I first came across this singularly talented individual 6 or 7 years ago in the pages of Chart magazine, a Canadian (natch) music publication that I used to read as part of my record-label job. (I guess it wasn't technically part of my job to read the magazine, but I can assure you it helped me in ways I cannot begin to describe.) In every issue, Nardwuar would interview some unsuspecting musician or pop culture figure, asking a bizarre mix of incredibly stupid questions and incredibly well-informed ones. Sort of a precursor of Ali G, I guess (with a big touch of Tom Green, it occurs to me now that I've heard his voice)--only you frequently feared for the interviewer's safety. One month he's offering Henry Rollins a Powerbar at the end of a conversation, next month he's getting kicked out of a room by Courtney Love.

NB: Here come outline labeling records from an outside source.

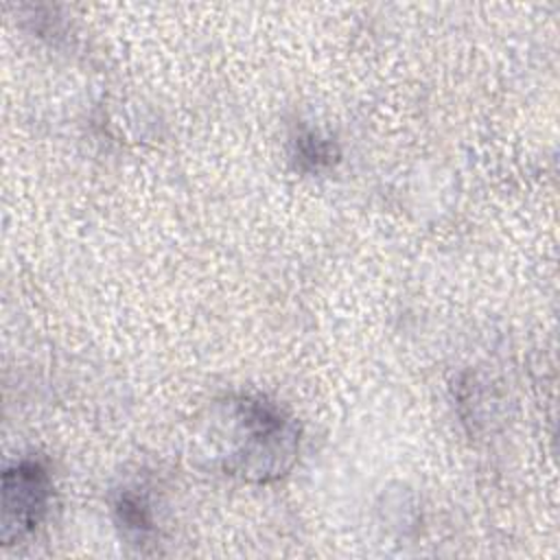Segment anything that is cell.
<instances>
[{
	"label": "cell",
	"instance_id": "obj_1",
	"mask_svg": "<svg viewBox=\"0 0 560 560\" xmlns=\"http://www.w3.org/2000/svg\"><path fill=\"white\" fill-rule=\"evenodd\" d=\"M228 413L234 420L228 444L232 446L225 459V468L243 477L267 479L278 477L293 462L298 451V435L282 413L252 398L228 402Z\"/></svg>",
	"mask_w": 560,
	"mask_h": 560
},
{
	"label": "cell",
	"instance_id": "obj_2",
	"mask_svg": "<svg viewBox=\"0 0 560 560\" xmlns=\"http://www.w3.org/2000/svg\"><path fill=\"white\" fill-rule=\"evenodd\" d=\"M48 477L33 462L15 464L4 472L2 540L9 545L28 534L46 512Z\"/></svg>",
	"mask_w": 560,
	"mask_h": 560
}]
</instances>
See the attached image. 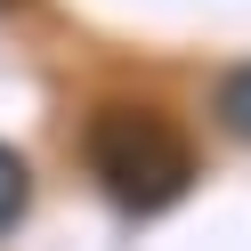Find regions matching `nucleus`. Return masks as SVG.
I'll return each instance as SVG.
<instances>
[{
    "label": "nucleus",
    "instance_id": "nucleus-1",
    "mask_svg": "<svg viewBox=\"0 0 251 251\" xmlns=\"http://www.w3.org/2000/svg\"><path fill=\"white\" fill-rule=\"evenodd\" d=\"M89 170H98V186L122 211H162V202H178L186 178H195V146H186V130L162 105L114 98V105L89 114Z\"/></svg>",
    "mask_w": 251,
    "mask_h": 251
},
{
    "label": "nucleus",
    "instance_id": "nucleus-2",
    "mask_svg": "<svg viewBox=\"0 0 251 251\" xmlns=\"http://www.w3.org/2000/svg\"><path fill=\"white\" fill-rule=\"evenodd\" d=\"M25 202H33V170H25V154L0 146V235L25 219Z\"/></svg>",
    "mask_w": 251,
    "mask_h": 251
},
{
    "label": "nucleus",
    "instance_id": "nucleus-3",
    "mask_svg": "<svg viewBox=\"0 0 251 251\" xmlns=\"http://www.w3.org/2000/svg\"><path fill=\"white\" fill-rule=\"evenodd\" d=\"M219 122H227L235 138H251V65H243V73H227V81H219Z\"/></svg>",
    "mask_w": 251,
    "mask_h": 251
}]
</instances>
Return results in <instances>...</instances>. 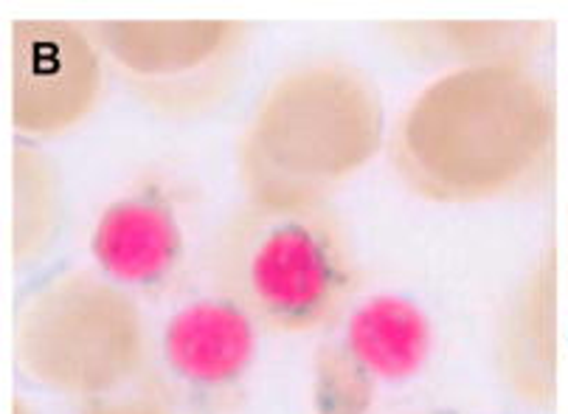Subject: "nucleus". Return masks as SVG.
Listing matches in <instances>:
<instances>
[{"label": "nucleus", "mask_w": 568, "mask_h": 414, "mask_svg": "<svg viewBox=\"0 0 568 414\" xmlns=\"http://www.w3.org/2000/svg\"><path fill=\"white\" fill-rule=\"evenodd\" d=\"M220 293L260 330L315 333L338 322L361 285L349 232L327 203L248 201L225 229Z\"/></svg>", "instance_id": "3"}, {"label": "nucleus", "mask_w": 568, "mask_h": 414, "mask_svg": "<svg viewBox=\"0 0 568 414\" xmlns=\"http://www.w3.org/2000/svg\"><path fill=\"white\" fill-rule=\"evenodd\" d=\"M102 49L144 102L166 113H197L234 82L245 29L229 20L102 23Z\"/></svg>", "instance_id": "5"}, {"label": "nucleus", "mask_w": 568, "mask_h": 414, "mask_svg": "<svg viewBox=\"0 0 568 414\" xmlns=\"http://www.w3.org/2000/svg\"><path fill=\"white\" fill-rule=\"evenodd\" d=\"M164 392V386L141 372L139 378L128 381L119 390L93 397L91 414H166L170 408Z\"/></svg>", "instance_id": "12"}, {"label": "nucleus", "mask_w": 568, "mask_h": 414, "mask_svg": "<svg viewBox=\"0 0 568 414\" xmlns=\"http://www.w3.org/2000/svg\"><path fill=\"white\" fill-rule=\"evenodd\" d=\"M375 384L341 344L324 347L313 364L315 414H369L377 397Z\"/></svg>", "instance_id": "11"}, {"label": "nucleus", "mask_w": 568, "mask_h": 414, "mask_svg": "<svg viewBox=\"0 0 568 414\" xmlns=\"http://www.w3.org/2000/svg\"><path fill=\"white\" fill-rule=\"evenodd\" d=\"M20 347L34 378L71 395H108L144 372V322L133 299L97 276H62L34 296Z\"/></svg>", "instance_id": "4"}, {"label": "nucleus", "mask_w": 568, "mask_h": 414, "mask_svg": "<svg viewBox=\"0 0 568 414\" xmlns=\"http://www.w3.org/2000/svg\"><path fill=\"white\" fill-rule=\"evenodd\" d=\"M341 347L375 381L399 384L425 370L434 350V327L417 302L383 293L349 313Z\"/></svg>", "instance_id": "10"}, {"label": "nucleus", "mask_w": 568, "mask_h": 414, "mask_svg": "<svg viewBox=\"0 0 568 414\" xmlns=\"http://www.w3.org/2000/svg\"><path fill=\"white\" fill-rule=\"evenodd\" d=\"M91 256L115 287L170 285L186 262V229L175 198L146 183L104 206L91 232Z\"/></svg>", "instance_id": "7"}, {"label": "nucleus", "mask_w": 568, "mask_h": 414, "mask_svg": "<svg viewBox=\"0 0 568 414\" xmlns=\"http://www.w3.org/2000/svg\"><path fill=\"white\" fill-rule=\"evenodd\" d=\"M498 366L509 390L532 406L557 397V254L520 282L498 333Z\"/></svg>", "instance_id": "9"}, {"label": "nucleus", "mask_w": 568, "mask_h": 414, "mask_svg": "<svg viewBox=\"0 0 568 414\" xmlns=\"http://www.w3.org/2000/svg\"><path fill=\"white\" fill-rule=\"evenodd\" d=\"M260 324L225 293L178 307L161 333V355L189 392L217 397L240 390L254 370Z\"/></svg>", "instance_id": "8"}, {"label": "nucleus", "mask_w": 568, "mask_h": 414, "mask_svg": "<svg viewBox=\"0 0 568 414\" xmlns=\"http://www.w3.org/2000/svg\"><path fill=\"white\" fill-rule=\"evenodd\" d=\"M383 104L355 68L313 62L276 82L242 139L251 201L327 203V192L377 153Z\"/></svg>", "instance_id": "2"}, {"label": "nucleus", "mask_w": 568, "mask_h": 414, "mask_svg": "<svg viewBox=\"0 0 568 414\" xmlns=\"http://www.w3.org/2000/svg\"><path fill=\"white\" fill-rule=\"evenodd\" d=\"M557 102L524 65L450 73L419 93L394 133V164L434 201L535 192L555 161Z\"/></svg>", "instance_id": "1"}, {"label": "nucleus", "mask_w": 568, "mask_h": 414, "mask_svg": "<svg viewBox=\"0 0 568 414\" xmlns=\"http://www.w3.org/2000/svg\"><path fill=\"white\" fill-rule=\"evenodd\" d=\"M104 85L102 51L77 23L18 20L12 26V124L54 135L97 108Z\"/></svg>", "instance_id": "6"}]
</instances>
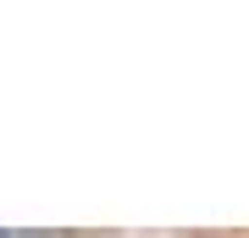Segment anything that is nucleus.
Instances as JSON below:
<instances>
[{
	"instance_id": "1",
	"label": "nucleus",
	"mask_w": 249,
	"mask_h": 238,
	"mask_svg": "<svg viewBox=\"0 0 249 238\" xmlns=\"http://www.w3.org/2000/svg\"><path fill=\"white\" fill-rule=\"evenodd\" d=\"M0 238H61V233H22V227H11V233H6V227H0Z\"/></svg>"
}]
</instances>
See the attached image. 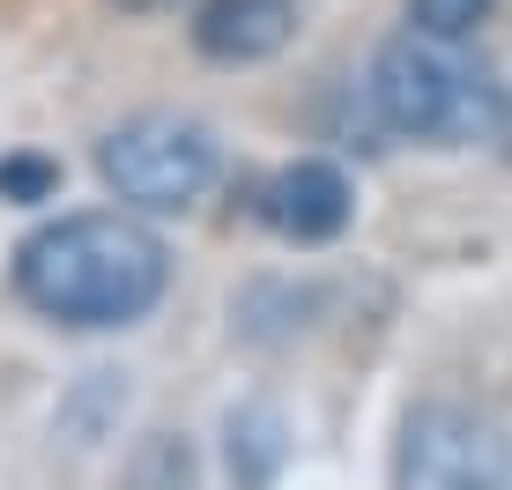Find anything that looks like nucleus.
<instances>
[{
	"label": "nucleus",
	"instance_id": "obj_4",
	"mask_svg": "<svg viewBox=\"0 0 512 490\" xmlns=\"http://www.w3.org/2000/svg\"><path fill=\"white\" fill-rule=\"evenodd\" d=\"M394 490H512V431L461 401H423L401 424Z\"/></svg>",
	"mask_w": 512,
	"mask_h": 490
},
{
	"label": "nucleus",
	"instance_id": "obj_5",
	"mask_svg": "<svg viewBox=\"0 0 512 490\" xmlns=\"http://www.w3.org/2000/svg\"><path fill=\"white\" fill-rule=\"evenodd\" d=\"M260 216L275 223L282 238H297V245H320V238H342L349 231V179L334 164H290V171H275L268 186H260Z\"/></svg>",
	"mask_w": 512,
	"mask_h": 490
},
{
	"label": "nucleus",
	"instance_id": "obj_9",
	"mask_svg": "<svg viewBox=\"0 0 512 490\" xmlns=\"http://www.w3.org/2000/svg\"><path fill=\"white\" fill-rule=\"evenodd\" d=\"M112 8H127V15H156V8H179V0H112Z\"/></svg>",
	"mask_w": 512,
	"mask_h": 490
},
{
	"label": "nucleus",
	"instance_id": "obj_10",
	"mask_svg": "<svg viewBox=\"0 0 512 490\" xmlns=\"http://www.w3.org/2000/svg\"><path fill=\"white\" fill-rule=\"evenodd\" d=\"M505 156H512V112H505Z\"/></svg>",
	"mask_w": 512,
	"mask_h": 490
},
{
	"label": "nucleus",
	"instance_id": "obj_6",
	"mask_svg": "<svg viewBox=\"0 0 512 490\" xmlns=\"http://www.w3.org/2000/svg\"><path fill=\"white\" fill-rule=\"evenodd\" d=\"M290 38H297V0H201V15H193V45L231 67L275 60Z\"/></svg>",
	"mask_w": 512,
	"mask_h": 490
},
{
	"label": "nucleus",
	"instance_id": "obj_8",
	"mask_svg": "<svg viewBox=\"0 0 512 490\" xmlns=\"http://www.w3.org/2000/svg\"><path fill=\"white\" fill-rule=\"evenodd\" d=\"M52 179H60V171L38 164V156H15V164H0V194H8V201H45Z\"/></svg>",
	"mask_w": 512,
	"mask_h": 490
},
{
	"label": "nucleus",
	"instance_id": "obj_7",
	"mask_svg": "<svg viewBox=\"0 0 512 490\" xmlns=\"http://www.w3.org/2000/svg\"><path fill=\"white\" fill-rule=\"evenodd\" d=\"M409 15H416L423 38H468L490 15V0H409Z\"/></svg>",
	"mask_w": 512,
	"mask_h": 490
},
{
	"label": "nucleus",
	"instance_id": "obj_2",
	"mask_svg": "<svg viewBox=\"0 0 512 490\" xmlns=\"http://www.w3.org/2000/svg\"><path fill=\"white\" fill-rule=\"evenodd\" d=\"M372 104L394 134H416V142H468L498 119V97H490L483 75L453 67L446 52L394 38L372 60Z\"/></svg>",
	"mask_w": 512,
	"mask_h": 490
},
{
	"label": "nucleus",
	"instance_id": "obj_1",
	"mask_svg": "<svg viewBox=\"0 0 512 490\" xmlns=\"http://www.w3.org/2000/svg\"><path fill=\"white\" fill-rule=\"evenodd\" d=\"M171 253L134 216H60L23 238L15 290L60 327H127L164 297Z\"/></svg>",
	"mask_w": 512,
	"mask_h": 490
},
{
	"label": "nucleus",
	"instance_id": "obj_3",
	"mask_svg": "<svg viewBox=\"0 0 512 490\" xmlns=\"http://www.w3.org/2000/svg\"><path fill=\"white\" fill-rule=\"evenodd\" d=\"M97 171L134 208H186L216 179V134L201 119H179V112H141V119L104 134Z\"/></svg>",
	"mask_w": 512,
	"mask_h": 490
}]
</instances>
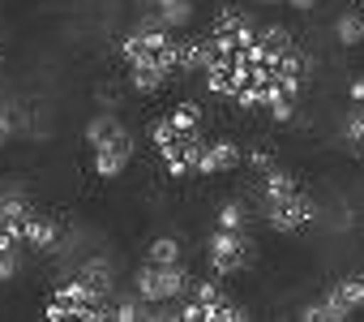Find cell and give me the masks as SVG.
<instances>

Now that I've found,or maybe re-found, his official website, containing not only written transcripts of the interviews but audio and sometimes video documentation of them, I may never be able to leave my computer again. There are years of these things to catch up on. Naturally I started with a 2005 interview with Dave Allen of Gang of Four, but the list of subjects/victims in the archives includes Geddy Lee, Gene Simmons, Gerald Ford (!), and Glenn Danzig--and that's only the letter "G." Enter this madness at your own risk. I cannot be responsible for the hours you are about to waste.

Oh, and that walkout?

Guess it's over now, but I completely forgot to look into it on the CBC site.


richard said...

The best part is that I've finally convinced the guy to let me setup a podcast and start encoding some archival stuff from years back that he doesn't have online.

Only a couple test items up there now, but keeps people from forgetting about the site :D

Ron said...

Thanks for writing, Richard. Very exciting to hear about the podcasts yet to come--it's a perfect medium for the Human Serviette!

I meant to go back and amend my comments on Nardwuar to provide better examples of his finest moments, since it's been a while since I read them regularly. Came across one where he insists on showing his chest hair to Marilyn Manson in the hopes that it will freak the famously hairless guy out. But I"m scared to delve much farther into the archives just yet, because I fear that once I go in there, I'll never come out.